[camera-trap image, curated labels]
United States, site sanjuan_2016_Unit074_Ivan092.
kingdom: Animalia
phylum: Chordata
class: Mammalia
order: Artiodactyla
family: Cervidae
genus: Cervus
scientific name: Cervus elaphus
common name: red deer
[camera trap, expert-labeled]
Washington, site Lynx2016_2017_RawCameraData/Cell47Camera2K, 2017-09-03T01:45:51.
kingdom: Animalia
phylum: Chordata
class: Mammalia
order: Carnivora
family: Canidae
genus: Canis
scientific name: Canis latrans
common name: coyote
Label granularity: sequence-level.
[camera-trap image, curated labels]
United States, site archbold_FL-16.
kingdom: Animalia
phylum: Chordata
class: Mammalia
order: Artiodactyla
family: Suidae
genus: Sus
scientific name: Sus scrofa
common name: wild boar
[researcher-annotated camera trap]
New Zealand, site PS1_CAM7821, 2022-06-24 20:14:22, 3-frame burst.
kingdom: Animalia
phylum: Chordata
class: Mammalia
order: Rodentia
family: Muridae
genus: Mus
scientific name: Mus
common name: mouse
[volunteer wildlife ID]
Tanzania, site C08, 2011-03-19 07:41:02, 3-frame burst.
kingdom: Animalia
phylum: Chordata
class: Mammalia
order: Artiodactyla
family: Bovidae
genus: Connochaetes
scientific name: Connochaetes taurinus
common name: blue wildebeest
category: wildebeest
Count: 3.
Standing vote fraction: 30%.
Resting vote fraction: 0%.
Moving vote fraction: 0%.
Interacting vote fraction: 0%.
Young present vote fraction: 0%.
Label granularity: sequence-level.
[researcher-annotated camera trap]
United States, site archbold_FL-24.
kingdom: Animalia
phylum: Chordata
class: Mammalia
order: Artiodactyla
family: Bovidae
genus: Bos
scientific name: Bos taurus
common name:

Assignment >> Take the line holding "Moving vote fraction: 0%." and the lines after it through the end of the entries. Retype them exactly and add nothing.

Output of the task >>
Moving vote fraction: 0%.
Interacting vote fraction: 0%.
Young present vote fraction: 0%.
Label granularity: sequence-level.
[researcher-annotated camera trap]
United States, site archbold_FL-24.
kingdom: Animalia
phylum: Chordata
class: Mammalia
order: Artiodactyla
family: Bovidae
genus: Bos
scientific name: Bos taurus
common name:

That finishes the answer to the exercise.